Eli adoptó una expresión ominosa.

—De una enfermedad degenerativa —contestó secamente—. Hará al menos diez años. ¡Sus hábitos helénicos no le sirvieron de nada y tampoco su médico griego!

—Oh, Eli —respondí—. ¿Alguna vez te has parado a pensar que la verdadera enfermedad degenerativa es tu odio?

Mi hermano resopló.

—Muerte a los herejes. —Pronunció mi sentencia, y me cerró la puerta en la cara.

Ahora ya lo sabes, Eliseba. Esto es lo que ocurrió cuando volví a Magdala a buscarte.

Partí a pie para Tiberíades. Después de pasar un día entero preguntando a la gente dónde vivía un hombre llamado Jorán, un ciudadano nativo de la ciudad, me dirigieron a una casa de piedra de planta única, construida en la pendiente. Llamé a la puerta, pero no recibí respuesta.

No hubo respuesta. ¿Habías salido de compras? ¿Estabas de viaje? Nunca lo sabría. Sólo sabía que llamaba y que la puerta no se abría, aunque dentro de aquella casa estabas tú, mi queridísima hija.

¿Era tu casa?
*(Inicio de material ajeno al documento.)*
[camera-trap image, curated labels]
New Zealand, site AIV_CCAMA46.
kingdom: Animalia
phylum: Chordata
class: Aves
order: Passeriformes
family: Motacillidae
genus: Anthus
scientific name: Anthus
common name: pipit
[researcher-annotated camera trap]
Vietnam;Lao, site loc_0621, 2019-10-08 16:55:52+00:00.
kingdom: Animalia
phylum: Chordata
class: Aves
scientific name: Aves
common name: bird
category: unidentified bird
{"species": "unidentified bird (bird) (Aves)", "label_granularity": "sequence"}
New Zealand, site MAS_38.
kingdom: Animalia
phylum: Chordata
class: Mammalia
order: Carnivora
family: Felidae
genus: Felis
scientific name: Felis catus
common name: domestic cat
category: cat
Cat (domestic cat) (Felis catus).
Sólo tenía el nombre de Jorán por el que preguntar, y debía de haber muchos con este nombre en Tiberíades aunque, a juzgar por las palabras de Eli, aquel Jorán debía de ser un ciudadano eminente.

Volví muchas veces a lo largo de los años, sólo para encontrar la puerta cerrada. Pregunté insistentemente por ti, pero el silencio fue la única respuesta que obtuve.